- Aim:
Beginning at the line that contains "What is the distance at", reproduce every line to the end of the material without changing any of them.

═════ Listed entries ═════

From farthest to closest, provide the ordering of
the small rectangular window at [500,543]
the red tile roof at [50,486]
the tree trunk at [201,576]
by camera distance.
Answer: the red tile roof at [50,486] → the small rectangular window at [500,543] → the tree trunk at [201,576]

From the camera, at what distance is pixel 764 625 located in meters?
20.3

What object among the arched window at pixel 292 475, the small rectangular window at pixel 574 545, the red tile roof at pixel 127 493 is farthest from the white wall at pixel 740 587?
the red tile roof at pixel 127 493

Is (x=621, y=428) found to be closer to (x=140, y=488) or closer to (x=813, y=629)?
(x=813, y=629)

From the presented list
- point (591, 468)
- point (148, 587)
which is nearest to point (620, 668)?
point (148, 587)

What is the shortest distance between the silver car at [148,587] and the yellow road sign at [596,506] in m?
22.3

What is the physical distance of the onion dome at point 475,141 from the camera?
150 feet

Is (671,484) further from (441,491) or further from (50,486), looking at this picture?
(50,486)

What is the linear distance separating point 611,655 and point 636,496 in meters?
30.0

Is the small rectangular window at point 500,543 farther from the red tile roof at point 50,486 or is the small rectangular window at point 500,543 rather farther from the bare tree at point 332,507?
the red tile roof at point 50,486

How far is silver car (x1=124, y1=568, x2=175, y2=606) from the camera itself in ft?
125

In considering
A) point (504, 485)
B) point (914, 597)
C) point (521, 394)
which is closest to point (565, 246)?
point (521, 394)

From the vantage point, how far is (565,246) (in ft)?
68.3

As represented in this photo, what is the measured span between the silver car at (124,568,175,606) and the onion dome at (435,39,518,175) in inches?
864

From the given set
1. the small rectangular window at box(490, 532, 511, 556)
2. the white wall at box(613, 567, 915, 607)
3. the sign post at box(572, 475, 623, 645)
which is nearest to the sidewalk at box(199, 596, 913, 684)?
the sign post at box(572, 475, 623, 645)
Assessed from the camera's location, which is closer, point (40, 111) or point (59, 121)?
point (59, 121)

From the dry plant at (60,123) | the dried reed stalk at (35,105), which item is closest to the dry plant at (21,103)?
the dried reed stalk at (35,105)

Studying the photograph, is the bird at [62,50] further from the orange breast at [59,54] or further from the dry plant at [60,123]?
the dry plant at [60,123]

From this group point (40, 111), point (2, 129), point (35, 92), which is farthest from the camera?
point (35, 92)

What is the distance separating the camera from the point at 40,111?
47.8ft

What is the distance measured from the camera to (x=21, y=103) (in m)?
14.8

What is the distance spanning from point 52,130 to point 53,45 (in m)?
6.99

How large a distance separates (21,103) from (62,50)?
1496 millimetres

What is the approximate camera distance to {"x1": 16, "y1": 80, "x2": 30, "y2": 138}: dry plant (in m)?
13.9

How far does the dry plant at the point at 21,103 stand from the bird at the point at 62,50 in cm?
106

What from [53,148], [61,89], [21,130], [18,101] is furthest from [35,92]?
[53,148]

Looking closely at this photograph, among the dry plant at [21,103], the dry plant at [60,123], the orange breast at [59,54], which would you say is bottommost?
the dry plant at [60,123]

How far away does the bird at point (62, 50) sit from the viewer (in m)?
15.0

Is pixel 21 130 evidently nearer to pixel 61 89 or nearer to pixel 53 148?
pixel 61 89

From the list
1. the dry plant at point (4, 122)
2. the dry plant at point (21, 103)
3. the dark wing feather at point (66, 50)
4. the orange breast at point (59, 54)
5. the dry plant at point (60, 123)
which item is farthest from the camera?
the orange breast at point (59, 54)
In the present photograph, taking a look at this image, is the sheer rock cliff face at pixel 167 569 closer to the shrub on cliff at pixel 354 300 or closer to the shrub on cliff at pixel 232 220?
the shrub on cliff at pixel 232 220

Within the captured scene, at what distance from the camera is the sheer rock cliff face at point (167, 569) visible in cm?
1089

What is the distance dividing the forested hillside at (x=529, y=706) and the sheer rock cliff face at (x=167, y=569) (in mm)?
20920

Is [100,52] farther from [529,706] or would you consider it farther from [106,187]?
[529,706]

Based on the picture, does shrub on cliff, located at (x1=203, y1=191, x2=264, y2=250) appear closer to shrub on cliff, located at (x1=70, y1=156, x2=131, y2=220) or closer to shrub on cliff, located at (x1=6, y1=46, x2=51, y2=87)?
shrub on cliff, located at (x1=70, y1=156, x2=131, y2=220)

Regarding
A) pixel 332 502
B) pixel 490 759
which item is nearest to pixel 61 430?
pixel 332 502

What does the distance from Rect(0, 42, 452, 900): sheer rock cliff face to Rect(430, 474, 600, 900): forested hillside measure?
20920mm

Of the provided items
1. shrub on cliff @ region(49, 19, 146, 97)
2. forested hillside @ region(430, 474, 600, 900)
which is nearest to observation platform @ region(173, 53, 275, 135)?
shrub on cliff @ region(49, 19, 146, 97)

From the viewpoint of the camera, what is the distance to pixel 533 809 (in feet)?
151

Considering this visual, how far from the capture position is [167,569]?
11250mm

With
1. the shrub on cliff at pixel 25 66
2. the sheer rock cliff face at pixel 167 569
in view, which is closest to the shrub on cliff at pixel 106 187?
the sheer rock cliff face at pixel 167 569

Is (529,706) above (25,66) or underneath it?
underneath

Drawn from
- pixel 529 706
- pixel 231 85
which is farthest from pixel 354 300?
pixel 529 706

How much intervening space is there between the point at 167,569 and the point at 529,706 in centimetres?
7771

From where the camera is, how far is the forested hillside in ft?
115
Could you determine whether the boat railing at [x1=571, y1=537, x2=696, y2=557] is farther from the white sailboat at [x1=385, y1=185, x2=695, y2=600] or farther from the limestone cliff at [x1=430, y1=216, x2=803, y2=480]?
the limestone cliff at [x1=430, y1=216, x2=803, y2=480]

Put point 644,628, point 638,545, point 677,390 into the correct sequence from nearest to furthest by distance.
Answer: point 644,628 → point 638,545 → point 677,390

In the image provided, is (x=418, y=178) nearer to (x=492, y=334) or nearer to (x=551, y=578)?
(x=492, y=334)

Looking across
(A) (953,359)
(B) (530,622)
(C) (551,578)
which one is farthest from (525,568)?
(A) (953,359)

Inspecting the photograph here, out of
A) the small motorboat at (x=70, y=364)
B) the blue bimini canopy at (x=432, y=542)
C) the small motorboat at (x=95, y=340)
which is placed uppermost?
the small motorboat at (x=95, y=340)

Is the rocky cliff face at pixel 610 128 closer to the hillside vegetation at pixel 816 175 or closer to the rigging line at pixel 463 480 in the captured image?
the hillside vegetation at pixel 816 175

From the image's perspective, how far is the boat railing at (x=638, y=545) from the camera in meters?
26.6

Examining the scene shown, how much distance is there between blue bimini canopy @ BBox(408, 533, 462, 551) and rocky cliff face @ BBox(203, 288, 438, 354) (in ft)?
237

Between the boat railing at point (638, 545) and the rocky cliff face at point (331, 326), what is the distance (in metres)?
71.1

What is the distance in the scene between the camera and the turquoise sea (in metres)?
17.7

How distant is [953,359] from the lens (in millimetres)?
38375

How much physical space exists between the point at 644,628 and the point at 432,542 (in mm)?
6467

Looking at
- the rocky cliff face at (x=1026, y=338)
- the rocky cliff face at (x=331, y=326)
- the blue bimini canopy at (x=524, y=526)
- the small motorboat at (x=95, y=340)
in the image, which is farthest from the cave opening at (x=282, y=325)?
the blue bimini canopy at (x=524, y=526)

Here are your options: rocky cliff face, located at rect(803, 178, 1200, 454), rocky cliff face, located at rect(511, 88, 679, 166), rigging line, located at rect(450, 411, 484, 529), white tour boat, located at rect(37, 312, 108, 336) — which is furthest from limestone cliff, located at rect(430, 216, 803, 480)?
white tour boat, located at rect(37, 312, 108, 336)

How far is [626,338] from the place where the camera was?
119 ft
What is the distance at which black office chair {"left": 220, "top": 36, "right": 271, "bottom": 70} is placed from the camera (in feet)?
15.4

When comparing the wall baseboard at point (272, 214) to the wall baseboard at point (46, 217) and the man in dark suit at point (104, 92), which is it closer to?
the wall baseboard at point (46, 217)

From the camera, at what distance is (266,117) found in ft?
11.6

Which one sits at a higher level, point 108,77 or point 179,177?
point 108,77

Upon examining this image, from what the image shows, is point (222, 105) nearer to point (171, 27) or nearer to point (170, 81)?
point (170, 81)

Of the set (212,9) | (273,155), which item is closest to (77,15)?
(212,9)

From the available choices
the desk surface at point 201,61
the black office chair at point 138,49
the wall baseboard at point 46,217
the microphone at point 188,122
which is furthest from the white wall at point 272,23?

═════

- Output for this exercise:
What is the distance at which black office chair {"left": 220, "top": 36, "right": 271, "bottom": 70} is placed from the camera (in feet)?
15.4

When comparing the wall baseboard at point (272, 214) to the wall baseboard at point (46, 217) and the man in dark suit at point (104, 92), which is it closer to?
the wall baseboard at point (46, 217)

From the camera, at what distance is (266,117) found in ft?
11.6

Which one sits at a higher level, point 108,77 or point 179,177?
point 108,77

Upon examining this image, from what the image shows, is point (222, 105) nearer to point (171, 27) or nearer to point (170, 81)?
point (170, 81)

Of the set (212,9) | (273,155), which item is closest to (77,15)?
(212,9)

From the available choices
the desk surface at point 201,61
the black office chair at point 138,49
the wall baseboard at point 46,217
the microphone at point 188,122
which is furthest from the white wall at point 272,23?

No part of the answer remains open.